My colloquy with the Court Mathematician was particularly brief. I have never had much of a head for arithmetic, as my old teacher Fra Varisto could have attested. Although Master Lin-ngan was friendly—having been the first courtier I had met on arrival in Khanbalik—and was proud of his duties and eager to explain them, I fear that my lackluster responses rather dampened his enthusiasm. We did not get any further, in fact, than his showing me a nan-zhen, a Kithai-style instrument for marine navigation.

“Ah, yes,” I said. “The north-pointing needle. Venetian ships’ captains have them, too. It is called a bussola.”

“We call it the south-riding carriage, and I submit that it cannot be compared to your crude Western versions. You in the West are still dependent on a circle divided into only three hundred and sixty degrees.
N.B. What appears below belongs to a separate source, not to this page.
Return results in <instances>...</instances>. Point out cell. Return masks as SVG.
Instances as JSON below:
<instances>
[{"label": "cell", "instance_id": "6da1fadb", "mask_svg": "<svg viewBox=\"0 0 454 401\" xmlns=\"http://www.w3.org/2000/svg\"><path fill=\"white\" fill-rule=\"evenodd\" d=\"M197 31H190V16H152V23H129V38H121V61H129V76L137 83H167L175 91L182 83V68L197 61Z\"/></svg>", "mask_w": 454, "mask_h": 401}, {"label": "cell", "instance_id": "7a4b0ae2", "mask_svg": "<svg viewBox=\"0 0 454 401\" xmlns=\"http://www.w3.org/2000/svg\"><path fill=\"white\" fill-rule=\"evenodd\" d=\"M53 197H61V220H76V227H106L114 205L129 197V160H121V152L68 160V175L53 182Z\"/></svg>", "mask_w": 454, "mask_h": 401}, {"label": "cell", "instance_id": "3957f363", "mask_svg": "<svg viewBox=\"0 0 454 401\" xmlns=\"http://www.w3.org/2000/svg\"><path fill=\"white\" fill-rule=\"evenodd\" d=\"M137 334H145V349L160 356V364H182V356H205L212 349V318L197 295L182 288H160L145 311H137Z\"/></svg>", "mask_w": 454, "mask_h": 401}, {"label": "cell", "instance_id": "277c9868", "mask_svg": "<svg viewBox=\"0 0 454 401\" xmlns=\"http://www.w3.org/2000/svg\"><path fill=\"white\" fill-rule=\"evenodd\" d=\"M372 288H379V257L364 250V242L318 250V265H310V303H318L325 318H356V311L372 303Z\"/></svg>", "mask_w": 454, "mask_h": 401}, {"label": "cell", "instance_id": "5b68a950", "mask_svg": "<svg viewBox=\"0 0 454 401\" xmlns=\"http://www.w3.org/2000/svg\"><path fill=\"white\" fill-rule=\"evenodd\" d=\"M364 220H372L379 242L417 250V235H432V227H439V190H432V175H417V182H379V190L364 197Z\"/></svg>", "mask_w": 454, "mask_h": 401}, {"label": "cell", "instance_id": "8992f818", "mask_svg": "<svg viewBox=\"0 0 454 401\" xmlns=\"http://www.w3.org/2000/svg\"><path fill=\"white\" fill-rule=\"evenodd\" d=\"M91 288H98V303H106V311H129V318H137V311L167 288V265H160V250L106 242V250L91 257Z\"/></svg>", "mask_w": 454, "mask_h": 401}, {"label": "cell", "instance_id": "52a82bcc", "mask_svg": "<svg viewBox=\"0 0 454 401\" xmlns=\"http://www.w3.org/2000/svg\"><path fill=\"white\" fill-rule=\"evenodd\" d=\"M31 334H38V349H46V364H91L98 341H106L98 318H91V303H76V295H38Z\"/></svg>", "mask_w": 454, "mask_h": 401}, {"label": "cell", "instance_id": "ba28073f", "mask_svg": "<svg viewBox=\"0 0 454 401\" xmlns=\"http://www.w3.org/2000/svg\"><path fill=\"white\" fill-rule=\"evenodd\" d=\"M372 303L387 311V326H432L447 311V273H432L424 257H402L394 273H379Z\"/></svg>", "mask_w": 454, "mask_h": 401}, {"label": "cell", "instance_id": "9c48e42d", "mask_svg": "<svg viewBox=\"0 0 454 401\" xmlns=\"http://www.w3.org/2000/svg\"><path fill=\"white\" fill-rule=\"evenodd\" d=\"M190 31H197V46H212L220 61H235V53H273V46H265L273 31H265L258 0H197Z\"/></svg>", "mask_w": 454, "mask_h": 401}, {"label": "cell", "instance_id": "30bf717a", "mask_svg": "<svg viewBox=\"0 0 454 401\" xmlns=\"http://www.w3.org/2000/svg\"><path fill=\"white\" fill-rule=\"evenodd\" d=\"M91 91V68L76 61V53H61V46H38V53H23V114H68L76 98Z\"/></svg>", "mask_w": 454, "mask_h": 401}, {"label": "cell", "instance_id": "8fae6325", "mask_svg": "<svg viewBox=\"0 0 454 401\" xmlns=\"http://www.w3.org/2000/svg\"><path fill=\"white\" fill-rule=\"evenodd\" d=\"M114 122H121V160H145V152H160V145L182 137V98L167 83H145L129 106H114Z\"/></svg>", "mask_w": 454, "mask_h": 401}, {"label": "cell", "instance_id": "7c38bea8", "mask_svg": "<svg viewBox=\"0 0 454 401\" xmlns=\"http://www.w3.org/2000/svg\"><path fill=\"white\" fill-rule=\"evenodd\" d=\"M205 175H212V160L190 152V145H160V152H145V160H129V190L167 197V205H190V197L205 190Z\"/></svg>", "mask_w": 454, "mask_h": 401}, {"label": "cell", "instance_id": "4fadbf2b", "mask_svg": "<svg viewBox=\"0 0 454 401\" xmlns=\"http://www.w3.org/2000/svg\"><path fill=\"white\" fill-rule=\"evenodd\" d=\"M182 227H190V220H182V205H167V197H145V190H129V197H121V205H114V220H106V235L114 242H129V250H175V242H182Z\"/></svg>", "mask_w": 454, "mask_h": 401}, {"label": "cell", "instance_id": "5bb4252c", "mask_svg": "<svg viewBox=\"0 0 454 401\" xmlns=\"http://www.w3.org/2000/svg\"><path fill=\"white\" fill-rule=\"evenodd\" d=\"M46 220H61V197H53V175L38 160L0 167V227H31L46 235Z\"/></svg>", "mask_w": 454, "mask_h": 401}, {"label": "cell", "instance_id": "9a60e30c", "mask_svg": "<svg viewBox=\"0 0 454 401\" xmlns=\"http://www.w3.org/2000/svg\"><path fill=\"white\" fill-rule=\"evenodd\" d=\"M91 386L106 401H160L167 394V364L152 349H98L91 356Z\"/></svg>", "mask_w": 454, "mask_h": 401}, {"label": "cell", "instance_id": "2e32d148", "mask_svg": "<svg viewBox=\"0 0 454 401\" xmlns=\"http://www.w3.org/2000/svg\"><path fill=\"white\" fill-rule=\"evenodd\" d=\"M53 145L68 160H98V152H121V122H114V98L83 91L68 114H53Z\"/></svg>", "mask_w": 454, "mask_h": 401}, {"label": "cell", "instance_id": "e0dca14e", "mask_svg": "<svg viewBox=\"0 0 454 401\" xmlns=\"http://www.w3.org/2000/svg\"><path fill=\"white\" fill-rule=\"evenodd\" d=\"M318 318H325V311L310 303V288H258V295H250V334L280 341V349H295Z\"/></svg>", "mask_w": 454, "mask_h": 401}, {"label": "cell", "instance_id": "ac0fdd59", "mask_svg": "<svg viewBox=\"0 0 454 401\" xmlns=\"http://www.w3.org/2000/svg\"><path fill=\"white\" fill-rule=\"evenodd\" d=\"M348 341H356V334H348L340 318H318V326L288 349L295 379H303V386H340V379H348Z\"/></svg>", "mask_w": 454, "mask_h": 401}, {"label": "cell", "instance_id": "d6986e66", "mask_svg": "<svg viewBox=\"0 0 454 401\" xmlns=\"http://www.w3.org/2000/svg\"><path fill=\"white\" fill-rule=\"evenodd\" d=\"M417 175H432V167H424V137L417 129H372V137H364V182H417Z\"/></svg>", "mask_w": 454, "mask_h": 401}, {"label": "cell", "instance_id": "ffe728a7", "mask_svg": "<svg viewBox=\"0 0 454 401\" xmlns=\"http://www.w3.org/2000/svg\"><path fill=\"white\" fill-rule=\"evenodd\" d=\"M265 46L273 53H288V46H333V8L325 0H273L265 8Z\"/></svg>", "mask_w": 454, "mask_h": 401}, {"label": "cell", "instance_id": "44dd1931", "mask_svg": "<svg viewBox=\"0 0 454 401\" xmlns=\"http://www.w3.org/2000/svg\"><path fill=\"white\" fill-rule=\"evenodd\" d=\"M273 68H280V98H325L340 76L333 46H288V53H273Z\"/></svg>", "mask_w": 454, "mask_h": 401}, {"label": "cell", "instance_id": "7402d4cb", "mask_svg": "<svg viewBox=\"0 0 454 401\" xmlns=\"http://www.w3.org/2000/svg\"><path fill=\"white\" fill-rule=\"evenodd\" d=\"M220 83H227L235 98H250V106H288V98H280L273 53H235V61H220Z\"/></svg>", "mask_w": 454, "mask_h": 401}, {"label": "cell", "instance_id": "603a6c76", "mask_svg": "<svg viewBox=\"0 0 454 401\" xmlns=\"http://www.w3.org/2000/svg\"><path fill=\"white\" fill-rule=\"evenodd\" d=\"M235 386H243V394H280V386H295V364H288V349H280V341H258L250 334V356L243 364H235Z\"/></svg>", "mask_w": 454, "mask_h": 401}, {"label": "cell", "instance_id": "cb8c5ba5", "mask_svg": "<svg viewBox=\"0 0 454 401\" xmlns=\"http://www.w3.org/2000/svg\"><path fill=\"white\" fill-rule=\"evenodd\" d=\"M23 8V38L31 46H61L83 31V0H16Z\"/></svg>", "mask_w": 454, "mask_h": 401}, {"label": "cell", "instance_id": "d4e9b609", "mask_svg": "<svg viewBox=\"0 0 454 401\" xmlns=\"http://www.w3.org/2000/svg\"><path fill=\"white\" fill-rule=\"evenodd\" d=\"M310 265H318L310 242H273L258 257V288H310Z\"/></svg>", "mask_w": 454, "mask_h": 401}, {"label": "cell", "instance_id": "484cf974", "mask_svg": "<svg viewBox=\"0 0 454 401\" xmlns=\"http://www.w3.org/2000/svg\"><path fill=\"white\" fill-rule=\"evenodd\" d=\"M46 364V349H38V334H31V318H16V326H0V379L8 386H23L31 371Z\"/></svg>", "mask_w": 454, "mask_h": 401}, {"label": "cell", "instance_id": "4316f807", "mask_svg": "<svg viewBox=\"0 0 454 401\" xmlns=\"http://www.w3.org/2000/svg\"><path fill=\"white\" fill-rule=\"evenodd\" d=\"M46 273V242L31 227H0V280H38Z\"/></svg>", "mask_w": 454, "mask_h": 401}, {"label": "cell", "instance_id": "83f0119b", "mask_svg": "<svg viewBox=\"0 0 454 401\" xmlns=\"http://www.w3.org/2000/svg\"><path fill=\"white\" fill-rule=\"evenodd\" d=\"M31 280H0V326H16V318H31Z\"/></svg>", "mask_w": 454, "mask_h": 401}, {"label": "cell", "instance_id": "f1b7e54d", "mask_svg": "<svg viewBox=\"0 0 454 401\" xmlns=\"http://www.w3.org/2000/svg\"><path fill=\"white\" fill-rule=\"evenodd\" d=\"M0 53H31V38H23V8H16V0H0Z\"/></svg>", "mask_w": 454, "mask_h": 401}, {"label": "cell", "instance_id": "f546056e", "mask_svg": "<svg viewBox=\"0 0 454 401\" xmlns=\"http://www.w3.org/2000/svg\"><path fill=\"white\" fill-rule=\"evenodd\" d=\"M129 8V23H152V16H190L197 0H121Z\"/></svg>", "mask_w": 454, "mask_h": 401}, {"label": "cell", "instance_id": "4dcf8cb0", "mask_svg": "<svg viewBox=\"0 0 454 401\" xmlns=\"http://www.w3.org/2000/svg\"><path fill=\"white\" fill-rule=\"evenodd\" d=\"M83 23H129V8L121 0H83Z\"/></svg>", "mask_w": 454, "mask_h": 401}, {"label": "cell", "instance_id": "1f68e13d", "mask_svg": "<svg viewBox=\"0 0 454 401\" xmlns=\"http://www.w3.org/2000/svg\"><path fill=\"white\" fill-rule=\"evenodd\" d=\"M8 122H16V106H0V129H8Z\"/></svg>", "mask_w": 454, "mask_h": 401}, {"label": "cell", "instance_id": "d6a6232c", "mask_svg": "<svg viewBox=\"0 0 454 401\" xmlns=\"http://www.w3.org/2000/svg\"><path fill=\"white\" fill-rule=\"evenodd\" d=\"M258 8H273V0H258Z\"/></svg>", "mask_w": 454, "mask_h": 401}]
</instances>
That is but a clumsy approximation of the truth, arrived at by some of your primitive forebears, who could not count the days of the year any better than that. The true span of the solar year was known to us Han three thousand years ago. You will notice that our circle is divided into the accurate number of three hundred and sixty-five and one-quarter degrees.”

I looked, and it was so. After contemplating the circle for some moments, I ventured to say, “A perfect count, certainly. A perfect division of the circle, undoubtedly. But what good is it?”

He stared at me, aghast. “What good is it?”

“Our outmoded Western circle is at least easily divisible into fourths. How could a man using this one ever mark off a right angle?”

His serenity somewhat ruffled, he said, “Marco Polo, honored guest, do you not realize what genius is represented here? What patient observation and refined calculation? And how sublimely superior to the slapdash mathematics of the West?”

“Oh, I freely concede that. I merely remark on the impracticality of it. Why, this would drive a land-surveyor mad. It would make hash of all our maps. And a builder could never erect a house with true corners or square rooms.”

His serenity totally flown, he snapped in exasperation, “You Westerners are concerned only with amassing knowledge. You have no concern at all for acquiring wisdom. I speak to you of pure mathematics and you speak to me of carpenters!”

Humbly I said, “I am ignorant of philosophies, Master Lin-ngan, but I have known a few carpenters. This circle of Kithai, they would laugh at.”

“Laugh?!” he cried, in a strangled voice.

For someone usually so wise and remote and dispassionate, he worked himself into quite a decent fury. Being not entirely unwise myself, I made my adieux and respectfully backed out of his chambers. Well, it was just one more of my encounters with Han ingenuity that made me dubious of their renown for ingenuity.

But in a somewhat similar interview, at the palace Observatory of the Astronomers, I managed better to hold my own, with self-assurance and aplomb. The Observatory was an unroofed upper terrace of the palace, cluttered with immense and complex instruments: armillary spheres and sundials and astrolabes and alidades, all beautifully made of marble and brass. The Court Astronomer, Jamal-ud-Din, was a Persian, by reason of the fact that all those instruments, he told me, had been invented and designed ages ago in his native land, so he knew best how to operate them. He was chief of half a dozen Under Astronomers, and they were all Han, because, said Master Jamal, the Han had been keeping scrupulous records of astronomical observations longer than any other people. Jamal-ud-Din and I conversed in Farsi, and he interpreted the comments made by his colleagues.

I began by admitting frankly, “My lords, the only education I ever had in astronomy was the Bible’s account of how the Prophet Joshua, in order to prolong a battle for an extra day, made the sun to stand still in its course across the sky.”

Jamal gave me a look, but repeated my words to the six elderly Han gentlemen. They seemed to get extremely excited, or confounded, and chattered among themselves, and then put a question to me, saying politely:

“Stopped the sun, did he, this Joshua? Most interesting. When did this occur?”

“Oh, a long, long time ago,” I said. “When the Israelites strove against the Amorrhites. Several books before Christ was born and the calendar began.”